The last 2 weeks training have been really good and I am feeling like I am back on track. In addition to lots of miles I've done intervals; hills; core work and weights.
Last week I did 100 miles - it wasn't meant to be that much but when I was adding my miles up on Sunday morning I was too close not to! My long run was 35 miles which went well, I did 3 loops so called home for food/drink top ups and managed a decent pace for an easy effort.
This week my interval sessions were a bit faster although not quite as good as pre injury but that should come soon. Yesterday I did another 35 mile long run in horrible conditions - wind, hail, thunder and lightening. Had to buy new gloves from the 99p store as mine got soaked and my hands were so cold I couldn't open my 9bar. At least I was able to go to the gym for toilet/water top up and to warm my hands under the dryer! Remarkably my pace was a bit faster than last week. That is the nice thing about coming back from injury there are always quick improvements! My pace on both these 35 miles runs was better than a similar run leading up to my best 24 hour race which is reassuring. Today I did 17 miles, that wasn't the plan but I was feeling good so thought I would get in another 100 mile week and a pretty decent 52 mile weekend.
Although I don't have a program I am trying to include the following in my week:
1. Hard sessions
Some people do better on lower miles but lots of speed. If I do a lot of speedwork, regardless of how many miles I run in the week I get injured/burnt out. I do my hard sessions at lunchtime ( don't want to do them in the dark) this means time is limited so am going to try to do two hard (but fairly short) sessions per week.
The last 2 weeks I have done 10x1 min hard 1 min easy and 4x4 min hard 2 min easy. These might not be the best sessions for an ultra runner but they are my first since October so am building up.

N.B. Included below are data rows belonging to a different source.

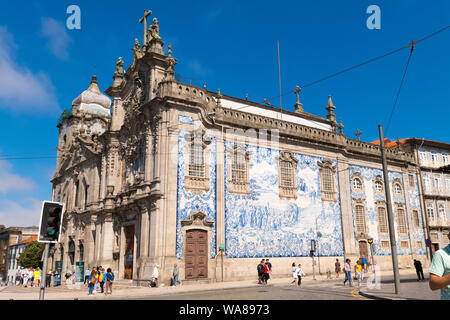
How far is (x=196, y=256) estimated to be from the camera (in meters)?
24.1

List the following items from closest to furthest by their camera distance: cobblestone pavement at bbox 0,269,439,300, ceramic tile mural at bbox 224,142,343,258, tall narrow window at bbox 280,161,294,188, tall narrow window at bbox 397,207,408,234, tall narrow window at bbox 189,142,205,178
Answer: cobblestone pavement at bbox 0,269,439,300, tall narrow window at bbox 189,142,205,178, ceramic tile mural at bbox 224,142,343,258, tall narrow window at bbox 280,161,294,188, tall narrow window at bbox 397,207,408,234

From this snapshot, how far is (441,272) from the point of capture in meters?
3.83

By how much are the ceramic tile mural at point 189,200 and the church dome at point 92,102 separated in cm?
2856

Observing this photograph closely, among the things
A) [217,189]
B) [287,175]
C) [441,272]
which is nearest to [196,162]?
[217,189]

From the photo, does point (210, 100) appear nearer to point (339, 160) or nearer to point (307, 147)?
point (307, 147)

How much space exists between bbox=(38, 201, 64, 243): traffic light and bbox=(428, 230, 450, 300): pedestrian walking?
8323mm

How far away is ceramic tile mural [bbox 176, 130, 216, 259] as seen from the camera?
24.2 m

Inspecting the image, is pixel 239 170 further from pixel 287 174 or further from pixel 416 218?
pixel 416 218

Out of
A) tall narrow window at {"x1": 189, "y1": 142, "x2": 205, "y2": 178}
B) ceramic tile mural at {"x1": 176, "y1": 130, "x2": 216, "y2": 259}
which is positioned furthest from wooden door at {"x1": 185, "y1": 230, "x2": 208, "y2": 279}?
tall narrow window at {"x1": 189, "y1": 142, "x2": 205, "y2": 178}

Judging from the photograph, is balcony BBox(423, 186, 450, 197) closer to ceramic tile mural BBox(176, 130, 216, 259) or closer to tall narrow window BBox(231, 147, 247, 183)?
tall narrow window BBox(231, 147, 247, 183)

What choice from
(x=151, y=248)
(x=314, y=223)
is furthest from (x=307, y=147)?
(x=151, y=248)
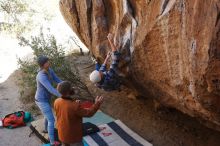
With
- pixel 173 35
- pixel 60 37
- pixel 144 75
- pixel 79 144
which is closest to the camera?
pixel 173 35

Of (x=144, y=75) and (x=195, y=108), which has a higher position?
(x=144, y=75)

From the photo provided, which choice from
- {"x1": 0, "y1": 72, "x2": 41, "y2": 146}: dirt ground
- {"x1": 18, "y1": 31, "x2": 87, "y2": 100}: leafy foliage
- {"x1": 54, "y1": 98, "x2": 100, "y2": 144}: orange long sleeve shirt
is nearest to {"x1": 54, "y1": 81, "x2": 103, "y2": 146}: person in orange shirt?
{"x1": 54, "y1": 98, "x2": 100, "y2": 144}: orange long sleeve shirt

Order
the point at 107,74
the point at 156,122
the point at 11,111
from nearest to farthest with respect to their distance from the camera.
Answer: the point at 107,74 < the point at 156,122 < the point at 11,111

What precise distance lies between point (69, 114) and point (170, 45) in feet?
5.70

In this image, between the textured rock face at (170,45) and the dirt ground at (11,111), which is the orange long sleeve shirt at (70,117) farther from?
the dirt ground at (11,111)

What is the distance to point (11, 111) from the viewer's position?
983 centimetres

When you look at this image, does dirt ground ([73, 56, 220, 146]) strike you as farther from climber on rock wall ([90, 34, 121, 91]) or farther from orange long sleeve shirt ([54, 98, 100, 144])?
orange long sleeve shirt ([54, 98, 100, 144])

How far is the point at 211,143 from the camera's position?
24.9 ft

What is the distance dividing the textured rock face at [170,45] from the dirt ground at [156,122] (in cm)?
139

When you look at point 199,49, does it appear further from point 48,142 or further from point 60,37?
point 60,37

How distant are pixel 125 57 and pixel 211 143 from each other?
2.74m

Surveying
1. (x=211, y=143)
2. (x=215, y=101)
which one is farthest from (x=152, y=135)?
(x=215, y=101)

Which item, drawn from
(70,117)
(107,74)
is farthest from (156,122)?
(70,117)

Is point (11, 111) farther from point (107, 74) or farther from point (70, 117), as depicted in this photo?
point (70, 117)
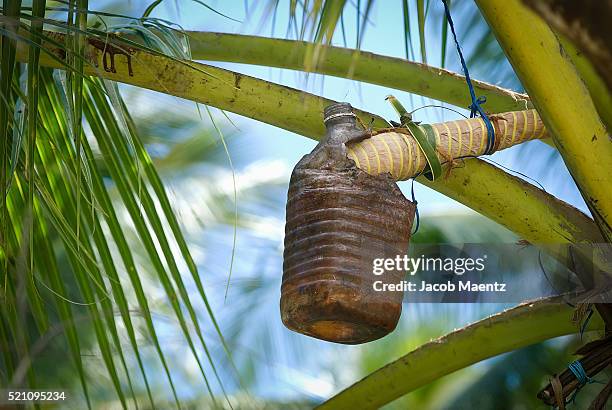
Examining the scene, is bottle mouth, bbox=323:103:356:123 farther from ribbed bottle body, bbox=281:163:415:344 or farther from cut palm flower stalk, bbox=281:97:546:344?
ribbed bottle body, bbox=281:163:415:344

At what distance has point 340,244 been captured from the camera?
4.35ft

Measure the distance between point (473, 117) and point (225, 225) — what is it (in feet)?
12.6

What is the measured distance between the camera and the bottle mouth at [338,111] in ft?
4.86

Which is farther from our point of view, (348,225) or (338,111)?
(338,111)

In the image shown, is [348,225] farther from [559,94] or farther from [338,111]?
[559,94]

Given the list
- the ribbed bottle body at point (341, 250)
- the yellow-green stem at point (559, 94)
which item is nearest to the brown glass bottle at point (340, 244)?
the ribbed bottle body at point (341, 250)

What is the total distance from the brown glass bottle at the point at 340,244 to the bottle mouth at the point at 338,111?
0.20ft

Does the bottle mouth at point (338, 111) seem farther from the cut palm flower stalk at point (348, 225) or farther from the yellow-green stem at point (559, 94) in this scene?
the yellow-green stem at point (559, 94)

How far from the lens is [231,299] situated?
5.21 meters

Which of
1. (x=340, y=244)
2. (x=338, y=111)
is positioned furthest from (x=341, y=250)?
(x=338, y=111)

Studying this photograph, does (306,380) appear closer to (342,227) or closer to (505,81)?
(505,81)

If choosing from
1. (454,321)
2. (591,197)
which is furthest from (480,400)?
(591,197)

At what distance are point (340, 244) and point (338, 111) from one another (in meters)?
0.25

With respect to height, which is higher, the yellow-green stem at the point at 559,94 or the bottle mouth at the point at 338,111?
the bottle mouth at the point at 338,111
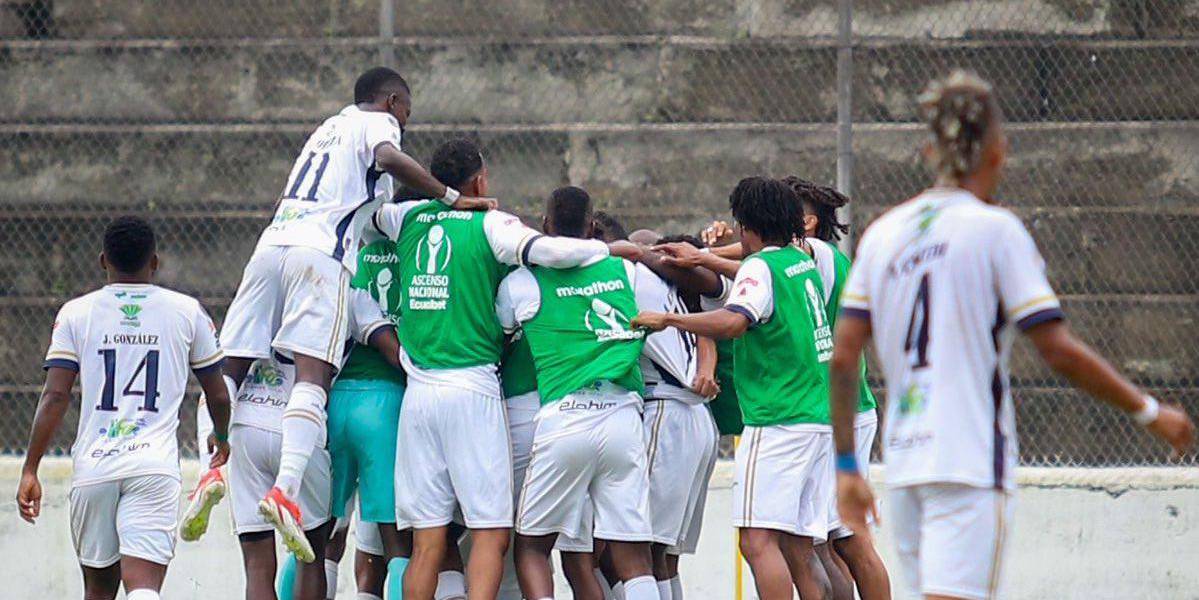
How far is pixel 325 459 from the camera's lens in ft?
27.2

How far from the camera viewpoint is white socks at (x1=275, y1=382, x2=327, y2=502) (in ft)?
25.2

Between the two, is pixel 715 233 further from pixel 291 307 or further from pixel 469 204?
pixel 291 307

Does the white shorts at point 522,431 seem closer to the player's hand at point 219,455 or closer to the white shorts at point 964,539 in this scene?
the player's hand at point 219,455

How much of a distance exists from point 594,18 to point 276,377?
4511 mm

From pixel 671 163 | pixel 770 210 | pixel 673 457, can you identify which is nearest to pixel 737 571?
pixel 673 457

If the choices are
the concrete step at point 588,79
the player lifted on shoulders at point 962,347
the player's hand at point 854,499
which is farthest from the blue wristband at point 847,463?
the concrete step at point 588,79

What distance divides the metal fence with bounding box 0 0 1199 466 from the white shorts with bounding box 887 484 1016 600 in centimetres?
631

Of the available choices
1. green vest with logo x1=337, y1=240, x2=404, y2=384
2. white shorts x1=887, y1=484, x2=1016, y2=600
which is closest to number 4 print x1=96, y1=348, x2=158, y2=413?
green vest with logo x1=337, y1=240, x2=404, y2=384

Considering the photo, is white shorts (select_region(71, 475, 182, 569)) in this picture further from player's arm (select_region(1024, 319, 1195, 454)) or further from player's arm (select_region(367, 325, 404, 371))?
player's arm (select_region(1024, 319, 1195, 454))

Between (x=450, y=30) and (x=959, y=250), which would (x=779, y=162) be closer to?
(x=450, y=30)

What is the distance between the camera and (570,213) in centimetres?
828

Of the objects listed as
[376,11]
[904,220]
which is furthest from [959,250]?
[376,11]

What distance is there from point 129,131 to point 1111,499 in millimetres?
6803

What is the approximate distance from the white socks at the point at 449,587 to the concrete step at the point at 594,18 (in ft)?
15.6
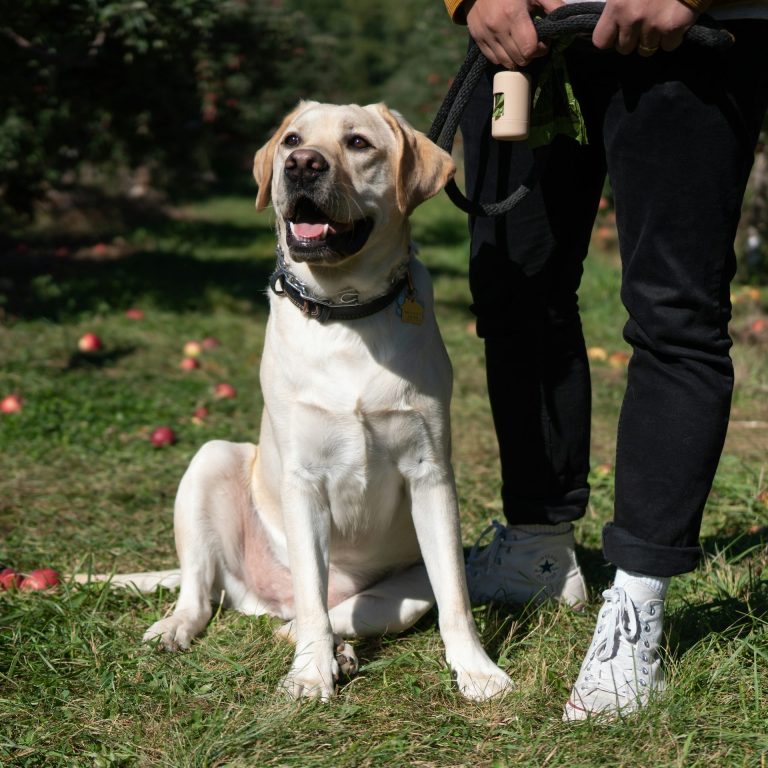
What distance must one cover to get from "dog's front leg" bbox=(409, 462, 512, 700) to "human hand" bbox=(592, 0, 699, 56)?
110cm

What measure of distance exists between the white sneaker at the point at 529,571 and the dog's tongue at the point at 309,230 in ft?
3.52

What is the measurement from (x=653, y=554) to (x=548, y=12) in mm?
1256

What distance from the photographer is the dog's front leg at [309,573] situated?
7.86ft

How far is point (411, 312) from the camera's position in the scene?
2533 millimetres

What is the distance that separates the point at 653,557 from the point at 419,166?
1.19 metres

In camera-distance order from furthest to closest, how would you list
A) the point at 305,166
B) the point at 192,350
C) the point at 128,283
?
the point at 128,283 < the point at 192,350 < the point at 305,166

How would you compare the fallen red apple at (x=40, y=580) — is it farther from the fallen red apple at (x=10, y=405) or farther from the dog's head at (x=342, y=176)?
the fallen red apple at (x=10, y=405)

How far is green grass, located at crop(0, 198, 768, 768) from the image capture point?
2076 millimetres

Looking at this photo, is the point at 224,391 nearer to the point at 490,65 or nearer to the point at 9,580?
the point at 9,580

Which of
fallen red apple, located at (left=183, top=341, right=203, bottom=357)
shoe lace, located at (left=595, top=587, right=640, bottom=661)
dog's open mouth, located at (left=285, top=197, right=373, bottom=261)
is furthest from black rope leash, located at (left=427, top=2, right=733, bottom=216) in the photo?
fallen red apple, located at (left=183, top=341, right=203, bottom=357)

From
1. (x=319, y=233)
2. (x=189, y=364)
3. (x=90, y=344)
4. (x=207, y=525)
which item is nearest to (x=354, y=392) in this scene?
(x=319, y=233)

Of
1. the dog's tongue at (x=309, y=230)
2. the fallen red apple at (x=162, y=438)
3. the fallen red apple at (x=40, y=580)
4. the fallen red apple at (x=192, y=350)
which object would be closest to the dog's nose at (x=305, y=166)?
the dog's tongue at (x=309, y=230)

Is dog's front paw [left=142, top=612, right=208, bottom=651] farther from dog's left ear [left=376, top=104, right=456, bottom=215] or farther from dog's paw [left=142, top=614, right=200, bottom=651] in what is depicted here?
dog's left ear [left=376, top=104, right=456, bottom=215]

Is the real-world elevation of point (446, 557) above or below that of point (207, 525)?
above
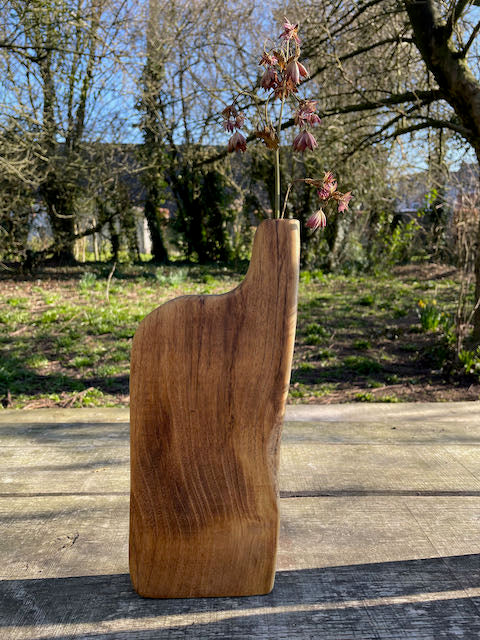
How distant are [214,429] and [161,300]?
639 centimetres

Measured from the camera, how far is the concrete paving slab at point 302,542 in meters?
1.34

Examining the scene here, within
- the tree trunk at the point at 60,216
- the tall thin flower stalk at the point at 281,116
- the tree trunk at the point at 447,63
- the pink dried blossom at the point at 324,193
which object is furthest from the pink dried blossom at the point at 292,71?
the tree trunk at the point at 60,216

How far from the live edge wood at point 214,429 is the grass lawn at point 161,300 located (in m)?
2.81

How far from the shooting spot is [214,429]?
1.49 metres

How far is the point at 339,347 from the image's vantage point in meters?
5.71

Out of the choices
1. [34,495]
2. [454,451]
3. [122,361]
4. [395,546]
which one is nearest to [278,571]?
[395,546]

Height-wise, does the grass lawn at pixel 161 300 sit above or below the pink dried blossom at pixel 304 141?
below

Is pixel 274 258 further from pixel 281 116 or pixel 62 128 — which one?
pixel 62 128

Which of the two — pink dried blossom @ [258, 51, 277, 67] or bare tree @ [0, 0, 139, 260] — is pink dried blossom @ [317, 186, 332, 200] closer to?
pink dried blossom @ [258, 51, 277, 67]

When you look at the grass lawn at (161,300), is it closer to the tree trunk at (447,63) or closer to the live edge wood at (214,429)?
the tree trunk at (447,63)

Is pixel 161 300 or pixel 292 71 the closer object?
pixel 292 71

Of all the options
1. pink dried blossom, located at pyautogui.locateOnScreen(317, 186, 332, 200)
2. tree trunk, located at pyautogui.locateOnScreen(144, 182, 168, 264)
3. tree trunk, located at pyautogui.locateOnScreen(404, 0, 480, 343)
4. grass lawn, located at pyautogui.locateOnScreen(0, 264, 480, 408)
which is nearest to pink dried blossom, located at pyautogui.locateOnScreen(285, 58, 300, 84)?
pink dried blossom, located at pyautogui.locateOnScreen(317, 186, 332, 200)

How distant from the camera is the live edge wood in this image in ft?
4.69

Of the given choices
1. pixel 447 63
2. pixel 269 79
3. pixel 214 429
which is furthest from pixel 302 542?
pixel 447 63
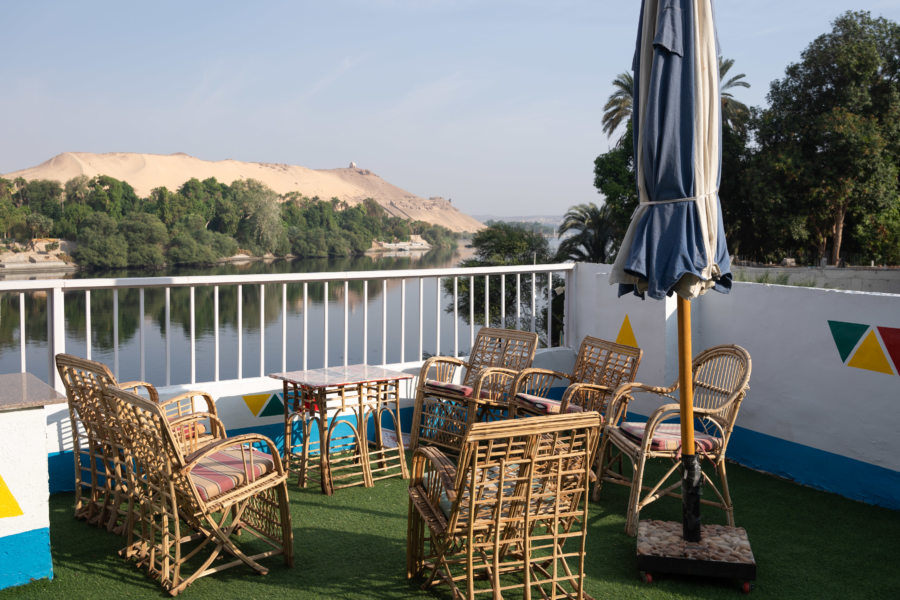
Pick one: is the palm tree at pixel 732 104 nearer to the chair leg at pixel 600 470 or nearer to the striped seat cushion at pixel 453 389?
the striped seat cushion at pixel 453 389

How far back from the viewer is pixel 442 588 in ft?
9.80

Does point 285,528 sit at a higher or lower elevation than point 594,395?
lower

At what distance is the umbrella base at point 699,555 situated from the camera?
10.00 feet

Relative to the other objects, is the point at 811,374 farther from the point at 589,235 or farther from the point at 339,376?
the point at 589,235

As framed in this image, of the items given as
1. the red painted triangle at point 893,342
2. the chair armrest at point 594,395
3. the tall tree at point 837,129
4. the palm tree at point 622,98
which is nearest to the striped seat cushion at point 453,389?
the chair armrest at point 594,395

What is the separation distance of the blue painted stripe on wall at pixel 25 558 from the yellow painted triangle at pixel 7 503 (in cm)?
10

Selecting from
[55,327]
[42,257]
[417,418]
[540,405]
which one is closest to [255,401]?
[417,418]

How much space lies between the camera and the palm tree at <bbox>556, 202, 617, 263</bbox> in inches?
1796

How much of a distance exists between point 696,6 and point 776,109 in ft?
143

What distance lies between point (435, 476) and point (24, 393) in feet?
5.51

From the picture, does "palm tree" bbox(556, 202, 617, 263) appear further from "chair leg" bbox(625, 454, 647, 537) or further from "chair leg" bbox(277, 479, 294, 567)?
"chair leg" bbox(277, 479, 294, 567)

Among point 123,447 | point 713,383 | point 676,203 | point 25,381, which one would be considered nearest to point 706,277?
point 676,203

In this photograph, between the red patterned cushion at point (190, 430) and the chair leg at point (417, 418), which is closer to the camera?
the red patterned cushion at point (190, 430)

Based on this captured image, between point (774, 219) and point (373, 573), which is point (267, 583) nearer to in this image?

I don't like these, my target races are all flat but hills make us stronger. I go through phases of hill sessions but never last long as they tend to cause my injuries/niggles. I have been doing hills on the treadmill the last 2 weeks as that means I don't have to do the downhill which I think is the cause of the injuries.
Opinion seems to be mixed about the benefits of weights for ultra runnning and whether to do low/high reps. What I do know is that my upper body strength is rubbish so I need to do something. Have done 2-3 short sessions per week in the gym for most of January.
4. Core work
I can hold a plank for about 20s so clearly need to work on my core strength! A strong core is important for good running form. No big sessions done just a little bit most days.
5. Running technique
I have signed up for a runing technique course (see link on the right). There are 4 sessions a week which include drills to do whilst running; strenghtening exercises and stretches. I am at the end of week 1 but have not done each day all at once I have focused on the drills on quite a few of my runs and done the exercises as and when I can fit them in. It has highlighted a few areas of weakness already which I will be able to work on.
6. Foam rolling
Trying to cut the junk and drop a few kg so have given up chocolate /sweets etc except for long run days and am having more focus on fruit and veg.